I carried this thought with me for the rest of the rotation and even now. I let myself feel for the 35-year old female found next to an empty bottle of painkillers and to wonder why her toenails were so freshly painted only days before she committed suicide. The 42-year-old who fell at work had fallen off of a roof and died at 8:30 a.m. This means that I probably woke up at the same time this man did. In the same city, we both ate a quick breakfast, put on our shoes and went out the door feeling nothing particularly unusual. He never could have known, and neither could I that, later in the afternoon, a PA student and a medical student would be elbows deep inside his abdomen.
I let myself imagine him the day before not knowing it was his last. Every weekend I thought to myself that the people we will do autopsies on this week are probably alive right now. They did not know they would soon be in an autopsy suite with undigested food in their stomachs as evidence that they had anticipated staying alive. They were fueling themselves for the future not knowing that they would no longer have one on this earth.
I was alarmed to see a person’s lungs pulled out and lying on a table because that was not where they belonged. I recalled seeing a kidney sitting on a person’s leg, and I was bothered. That’s not where the kidney goes, I thought. These views may sound morbid and disturbing, and that is because they are. This, I decided, was the most important fact of all.

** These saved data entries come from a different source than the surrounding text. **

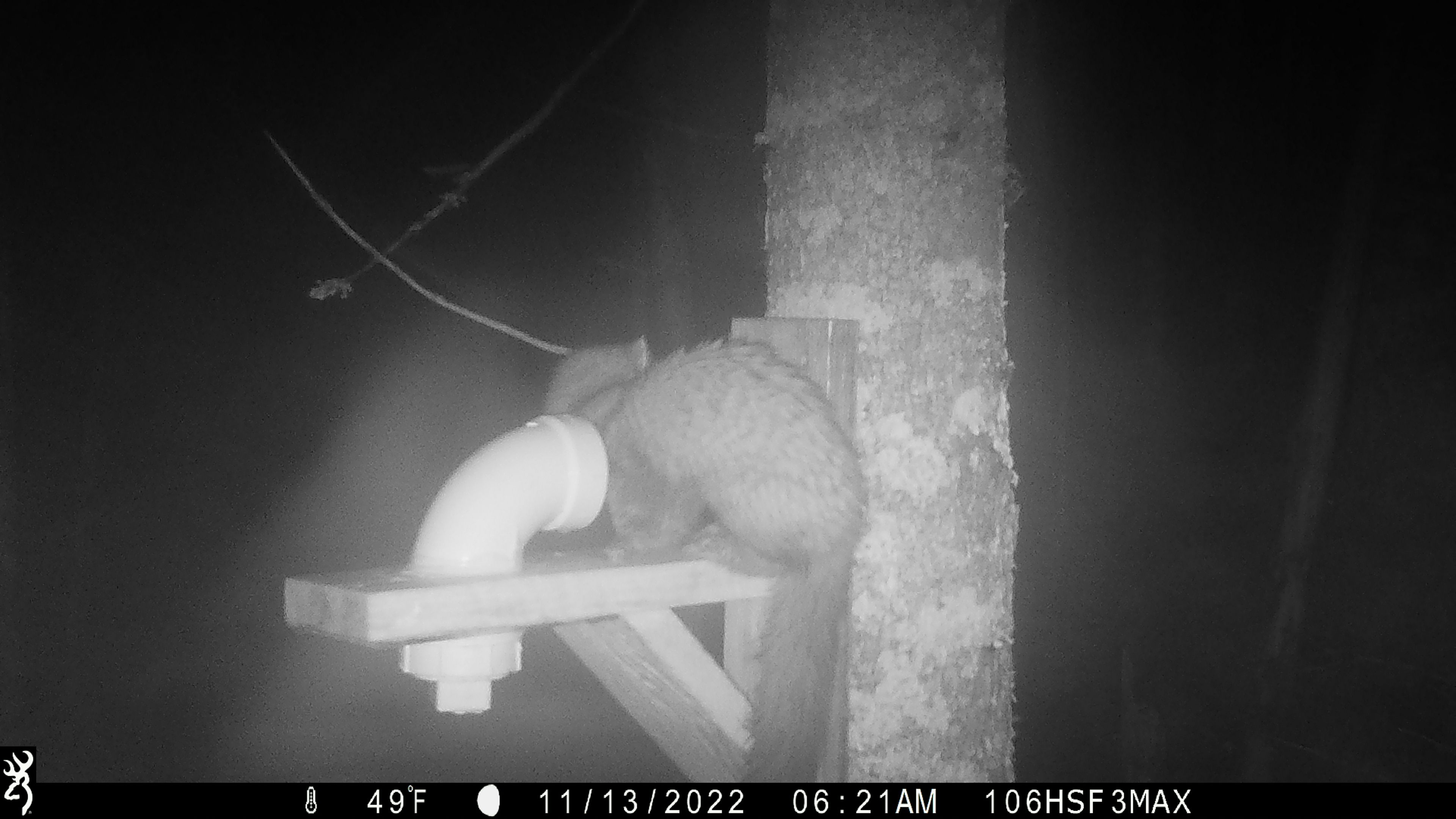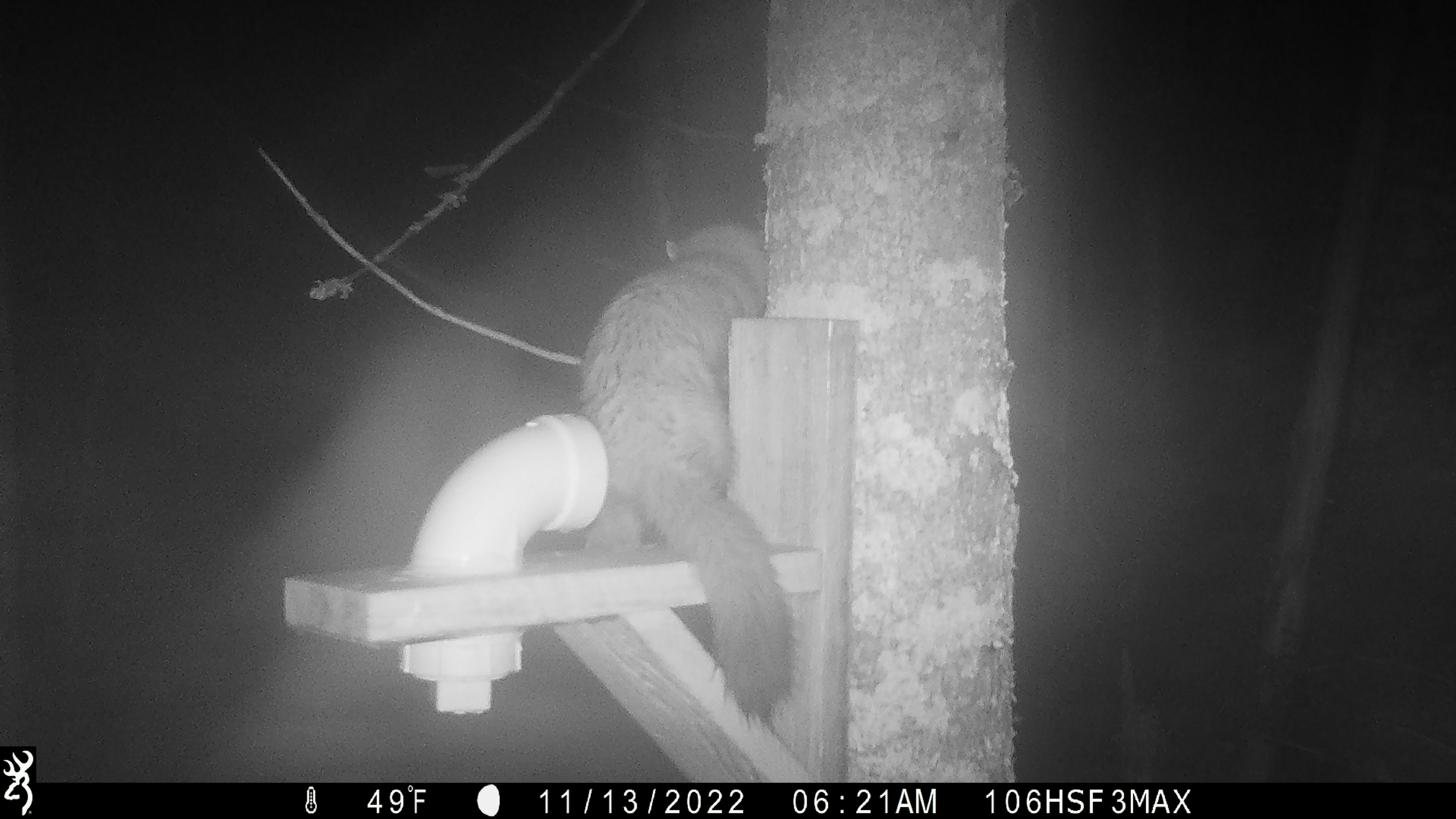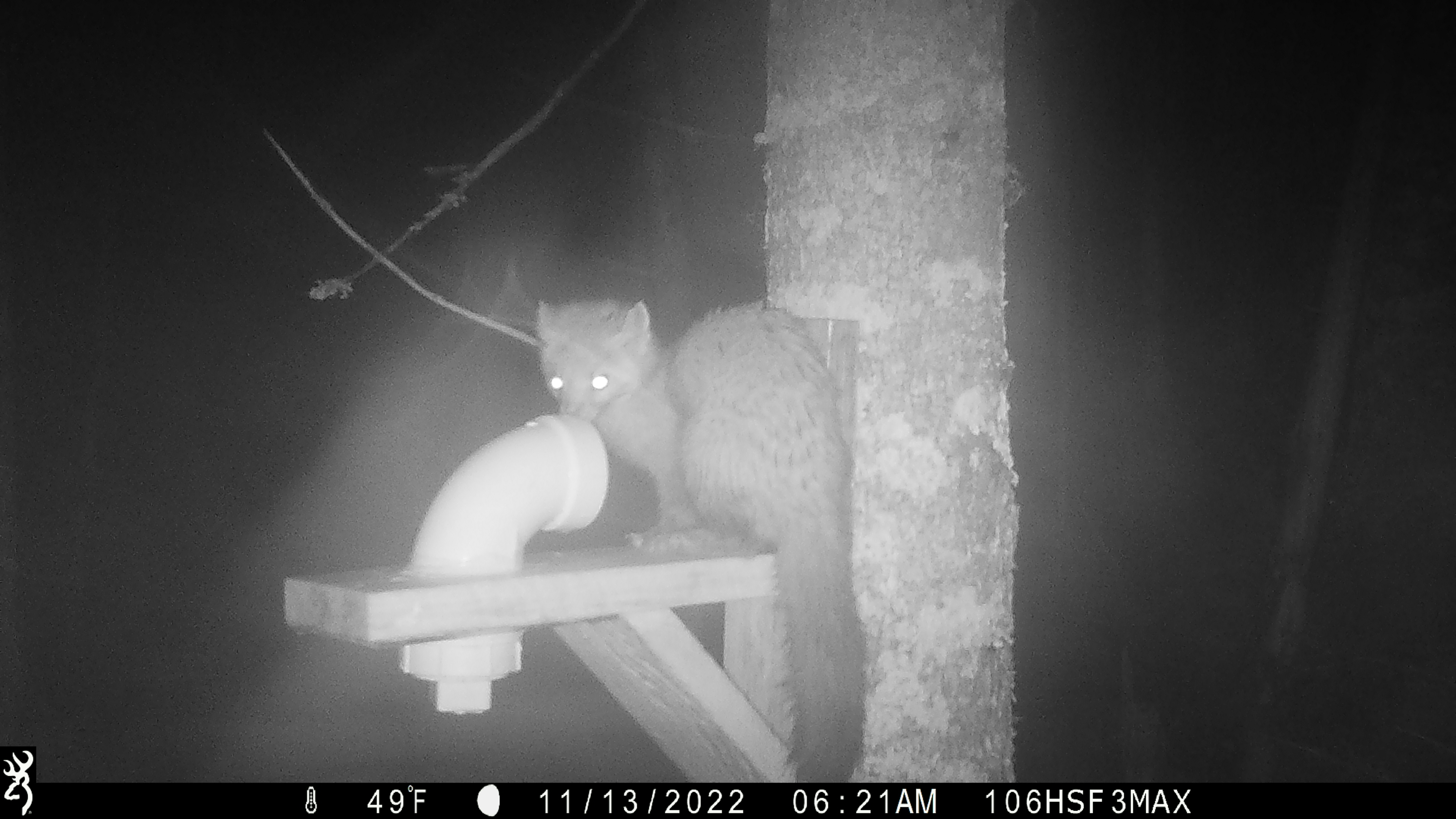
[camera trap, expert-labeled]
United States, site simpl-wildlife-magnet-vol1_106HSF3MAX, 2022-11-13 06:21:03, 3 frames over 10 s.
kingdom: Animalia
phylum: Chordata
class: Mammalia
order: Carnivora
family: Mustelidae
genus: Martes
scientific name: Martes americana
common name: american marten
American marten (Martes americana).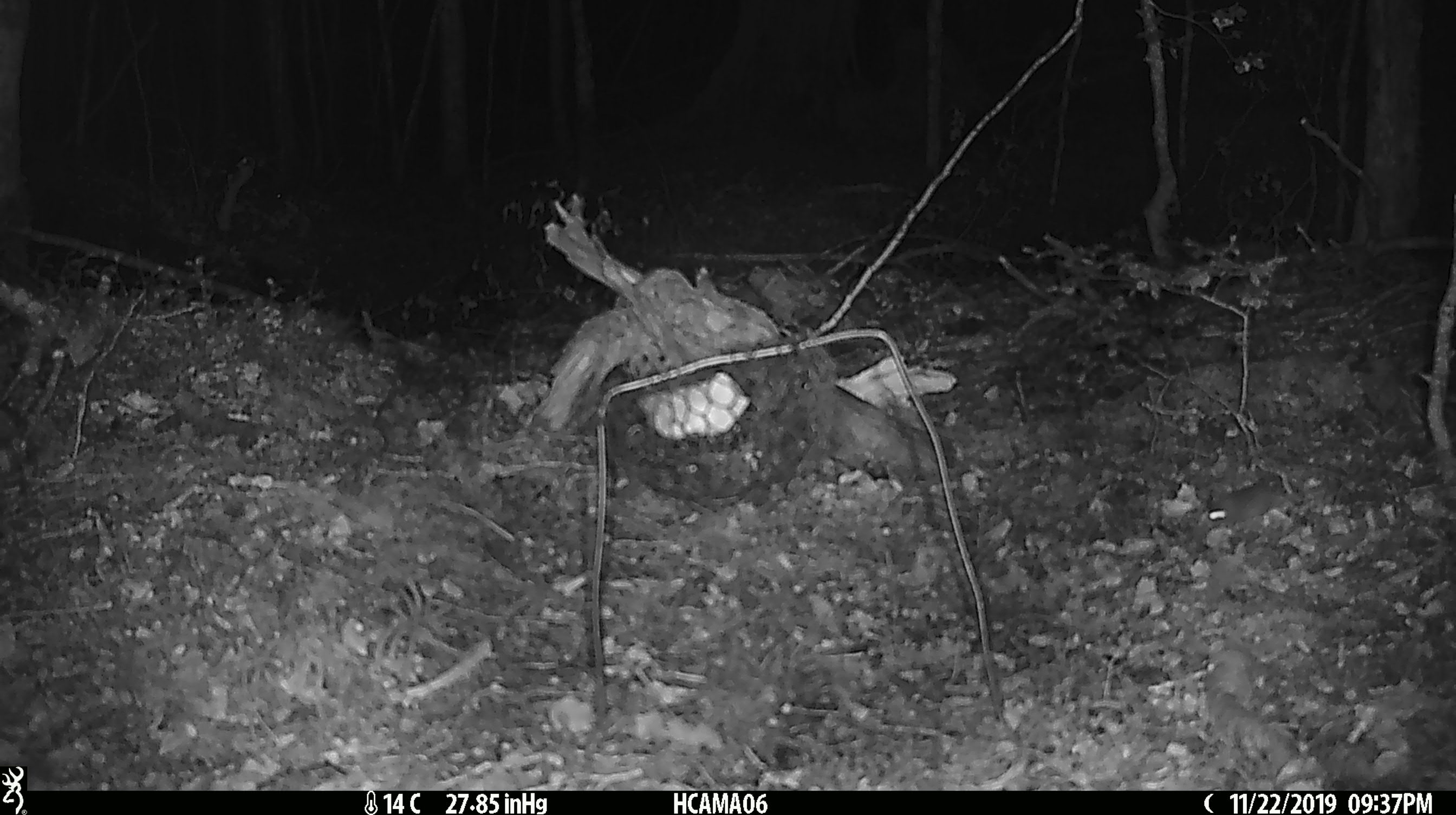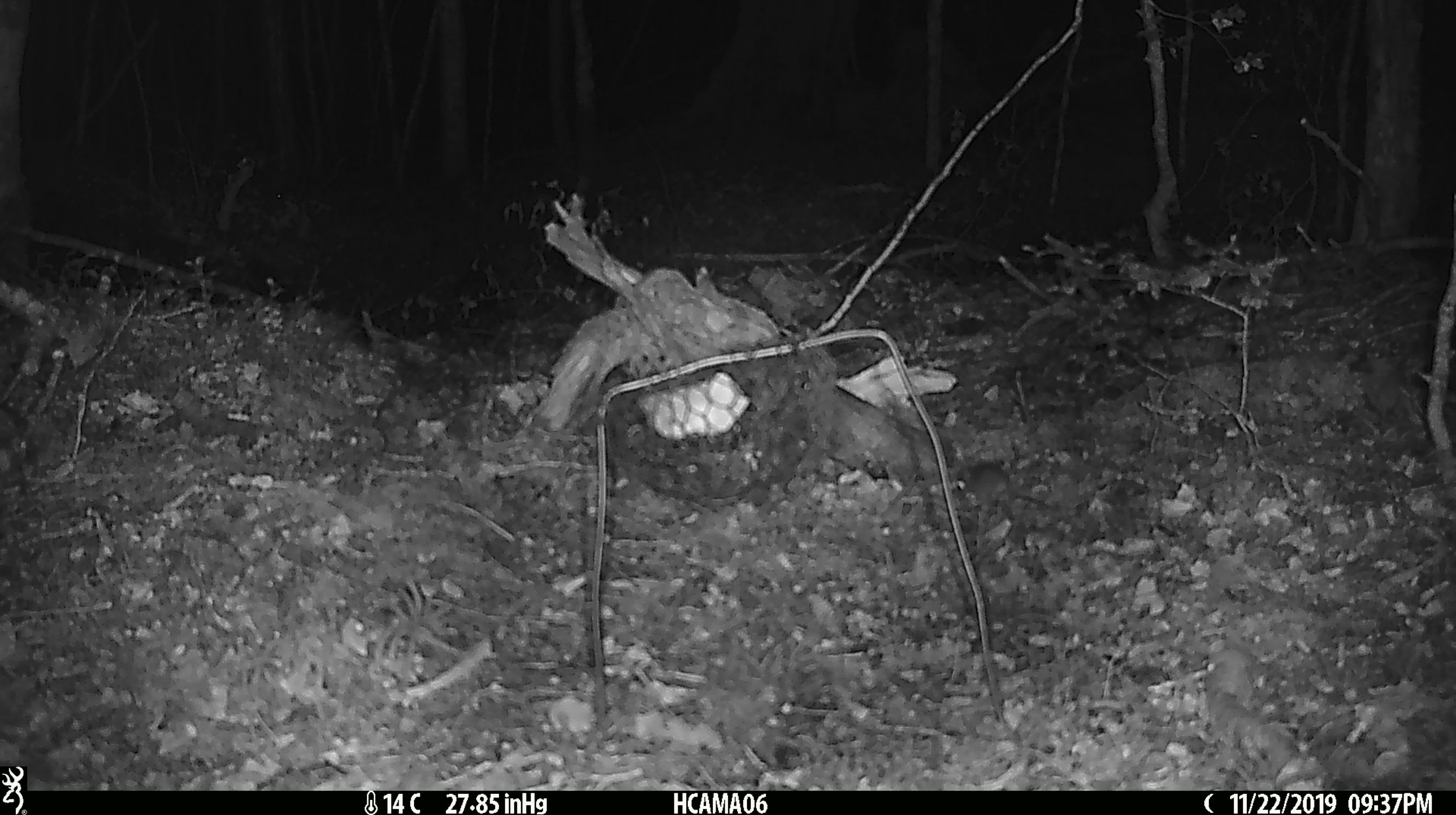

The moment when I find myself unmoved is the moment when I have lost part of what drove me to pursue medicine. Human life should continue to matter for me to be an effective and passionate provider in the future, and that requires facing and absorbing the realities of death.
Throughout the five weeks, I maintained as much feeling as I could, and it continues to drive me even today. I think about those humans often. When I see a 4-month-old baby in his mother’s arms, I rejoice at the comfort that he is allowed to experience in his fragile state. I respect the endurance of moms and dads who push through the frustration of parenthood. I take the man or woman with suicidal ideation seriously having seen people who followed through on these horrific thoughts. I let myself reflect deeply on the unpredictable nature of our existence: the transience of human life. I have a responsibility to not only assess and treat, but also to value each human with whom I come in contact.
I entered this field with the goal of improving and promoting life, but that is not always within my control. I am certain to witness healing and survival, but I must also expect to see pain, suffering and loss. These experiences should not be avoided or diminished for my own ease. I will need to find ways to cope, but coping cannot mean disconnecting entirely. Allowing myself to continue to feel the pain of my patients and their families should not immobilize me into inefficiency.
Instead, it should provide meaning to every seemingly insignificant piece of information that I learn from a textbook. It should drive my desire to listen more closely and think more critically; it should cause me to pause and question myself when I am uncertain. At times, what I witness will be so difficult that it deserves a sleepless night. If caring for my patients means that I will have to experience discomfort and pain myself, then I am choosing now to humbly and graciously welcome that role.